Assignment 6: Variational Autoencoders & Parzen Windows
Discussion: June 8th
In this assignment, we will implement a variational autoencoder (VAE). Furthermore,
we will have a look at Parzen windows, which are a popular (albeit flawed)
method of evaluating generative models.
Implementing a VAE
From an implementation standpoint, a VAE is pretty much just an autoencoder with
a stochastic encoder and a regularized latent space. As such, you might want to
proceed as follows:
- Build an autoencoder. Use any dataset/model of your choice.
- Add stochasticity in the last encoder layer. With the common choice of a
Gaussian distribution, this just means splitting the layer into two parts, one
of which generates means, the other variances. Then you use these values to take
Gaussian samples. You can use
tf.random.normal
for this – take samples from a standard normal distribution, multiply
with the standard deviation and add the mean. Be careful with the layer that
generates stds/variances; think about what value range these can be in and what
value range your layer returns. That is, choose a sensible activation function!

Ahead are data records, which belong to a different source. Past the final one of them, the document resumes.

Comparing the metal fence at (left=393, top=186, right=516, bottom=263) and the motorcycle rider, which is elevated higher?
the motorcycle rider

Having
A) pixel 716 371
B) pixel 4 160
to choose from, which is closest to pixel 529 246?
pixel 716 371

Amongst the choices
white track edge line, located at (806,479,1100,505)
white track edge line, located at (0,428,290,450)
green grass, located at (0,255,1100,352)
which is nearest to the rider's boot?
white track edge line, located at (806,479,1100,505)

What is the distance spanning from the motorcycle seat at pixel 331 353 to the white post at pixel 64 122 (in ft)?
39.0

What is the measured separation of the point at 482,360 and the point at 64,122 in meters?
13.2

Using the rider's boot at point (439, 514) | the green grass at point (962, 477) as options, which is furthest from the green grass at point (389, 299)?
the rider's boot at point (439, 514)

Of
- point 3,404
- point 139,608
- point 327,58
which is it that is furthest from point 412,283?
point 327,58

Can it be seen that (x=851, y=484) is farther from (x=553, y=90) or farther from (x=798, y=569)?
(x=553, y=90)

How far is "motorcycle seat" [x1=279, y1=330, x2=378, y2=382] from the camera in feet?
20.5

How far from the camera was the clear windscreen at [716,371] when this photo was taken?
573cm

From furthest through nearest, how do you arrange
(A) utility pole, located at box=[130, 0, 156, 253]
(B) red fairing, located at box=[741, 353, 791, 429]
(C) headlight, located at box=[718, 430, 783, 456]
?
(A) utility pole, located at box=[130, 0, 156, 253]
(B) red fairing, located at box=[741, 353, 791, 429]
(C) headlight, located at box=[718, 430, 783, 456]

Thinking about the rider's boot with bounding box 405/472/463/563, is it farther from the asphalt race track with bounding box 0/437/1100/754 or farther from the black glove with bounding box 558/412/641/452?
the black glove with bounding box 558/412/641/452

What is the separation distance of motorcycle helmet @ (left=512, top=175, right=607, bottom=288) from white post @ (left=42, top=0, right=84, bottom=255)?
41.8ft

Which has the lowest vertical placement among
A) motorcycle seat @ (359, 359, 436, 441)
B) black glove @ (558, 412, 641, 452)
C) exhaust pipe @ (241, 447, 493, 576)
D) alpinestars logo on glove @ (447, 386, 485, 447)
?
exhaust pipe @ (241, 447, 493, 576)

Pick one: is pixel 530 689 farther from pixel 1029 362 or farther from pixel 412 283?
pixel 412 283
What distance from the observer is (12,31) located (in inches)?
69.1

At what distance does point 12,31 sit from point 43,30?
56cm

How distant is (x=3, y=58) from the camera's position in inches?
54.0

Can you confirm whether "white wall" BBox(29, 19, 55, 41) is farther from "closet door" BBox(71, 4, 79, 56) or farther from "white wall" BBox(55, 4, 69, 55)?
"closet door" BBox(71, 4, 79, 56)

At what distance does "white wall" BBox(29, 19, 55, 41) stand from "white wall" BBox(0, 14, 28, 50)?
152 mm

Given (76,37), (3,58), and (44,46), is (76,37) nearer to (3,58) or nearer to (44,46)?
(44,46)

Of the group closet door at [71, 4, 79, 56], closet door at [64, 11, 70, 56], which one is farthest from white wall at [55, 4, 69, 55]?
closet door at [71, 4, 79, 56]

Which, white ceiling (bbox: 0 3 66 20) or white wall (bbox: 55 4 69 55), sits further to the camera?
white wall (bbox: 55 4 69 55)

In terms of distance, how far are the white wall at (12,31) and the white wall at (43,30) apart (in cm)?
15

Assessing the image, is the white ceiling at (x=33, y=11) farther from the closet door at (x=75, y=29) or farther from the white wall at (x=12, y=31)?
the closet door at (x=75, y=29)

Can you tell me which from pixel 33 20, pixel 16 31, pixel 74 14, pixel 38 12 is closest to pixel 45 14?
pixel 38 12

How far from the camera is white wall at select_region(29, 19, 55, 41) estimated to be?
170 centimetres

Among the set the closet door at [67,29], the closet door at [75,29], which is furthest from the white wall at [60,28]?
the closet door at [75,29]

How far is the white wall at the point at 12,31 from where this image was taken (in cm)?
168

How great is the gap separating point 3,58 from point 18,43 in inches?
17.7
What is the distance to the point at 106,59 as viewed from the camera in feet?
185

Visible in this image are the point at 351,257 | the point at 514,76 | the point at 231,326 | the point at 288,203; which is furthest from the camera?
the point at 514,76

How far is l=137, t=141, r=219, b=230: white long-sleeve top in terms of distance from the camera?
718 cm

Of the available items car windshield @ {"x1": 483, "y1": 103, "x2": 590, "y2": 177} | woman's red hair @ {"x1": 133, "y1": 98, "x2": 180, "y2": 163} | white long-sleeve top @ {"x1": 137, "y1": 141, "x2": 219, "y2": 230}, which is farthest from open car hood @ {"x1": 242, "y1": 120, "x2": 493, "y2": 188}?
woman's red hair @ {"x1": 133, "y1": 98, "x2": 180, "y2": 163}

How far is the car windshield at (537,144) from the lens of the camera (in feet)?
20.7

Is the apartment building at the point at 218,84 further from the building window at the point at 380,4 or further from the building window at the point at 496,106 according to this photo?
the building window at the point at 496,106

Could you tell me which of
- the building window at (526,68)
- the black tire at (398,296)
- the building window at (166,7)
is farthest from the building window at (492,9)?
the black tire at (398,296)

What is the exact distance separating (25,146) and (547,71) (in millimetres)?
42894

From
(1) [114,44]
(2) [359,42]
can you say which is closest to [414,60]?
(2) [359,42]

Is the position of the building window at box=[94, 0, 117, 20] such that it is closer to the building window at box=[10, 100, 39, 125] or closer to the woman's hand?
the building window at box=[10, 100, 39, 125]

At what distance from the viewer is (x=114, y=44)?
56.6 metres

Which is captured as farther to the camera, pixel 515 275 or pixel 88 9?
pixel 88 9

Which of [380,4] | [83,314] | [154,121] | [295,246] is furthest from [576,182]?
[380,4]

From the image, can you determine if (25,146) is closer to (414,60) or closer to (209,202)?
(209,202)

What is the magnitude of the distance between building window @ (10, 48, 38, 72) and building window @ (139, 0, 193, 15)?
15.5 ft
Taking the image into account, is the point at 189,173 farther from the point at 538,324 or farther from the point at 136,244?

- Add a regularizer term to the reconstruction loss.
You will likely find many VAE implementations around the web. Feel free to use
these for “inspiration”, but make sure you understand what you are doing!
Depending on the details of the data, loss function etc.
you might need to scale down the regularizer significantly (by multiplying
with a number much smaller than 1) to achieve any learning at all. A typical
sign of “overregularization” is when all reconstructions look the same.
Train your VAE and generate some samples, perhaps trying out multiple
architectures and datasets. Think about the following issues:
- In case you ran into the aforementioned problem and your VAE refused to
reconstruct anything, forcing you to tone down the regularizer: Why do you think
this happens? Even if you don’t run into this issue, think about why the VAE
regularization might be a particularly troublesome one.
- How can you check whether the regularization was “successful”? Try your method
of choice on your own model(s).
- Compare VAE reconstructions with those of a normal autoencoder. They will
likely be significantly more blurry. Why does this happen? Aside from that, why
is blurriness already an issue in “normal” AEs?
Density Estimation Using Parzen Windows
Sometimes you might be wondering how to evaluate a generative model. Evaluating
whatever loss function you trained with might be a start, but it is often not
very informative. Also, this precludes comparison between different frameworks
(e.g. RBMs vs VAEs). Looking at samples is cumbersome and highly subjective.
An objective measure of the “goodness of fit” of the model would be nice. One
attempt at such a measure uses kernel density estimation, in particular the
method of Parzen Windows. Read
this short doc
for a simple explanation of the method. If you prefer a more detailed explanation,
check this one.
You can use Parzen windows to evaluate your models as follows:
- The quantity we want to estimate is the likelihood of the test set given the
model. The higher this is, the better we assume our model to be.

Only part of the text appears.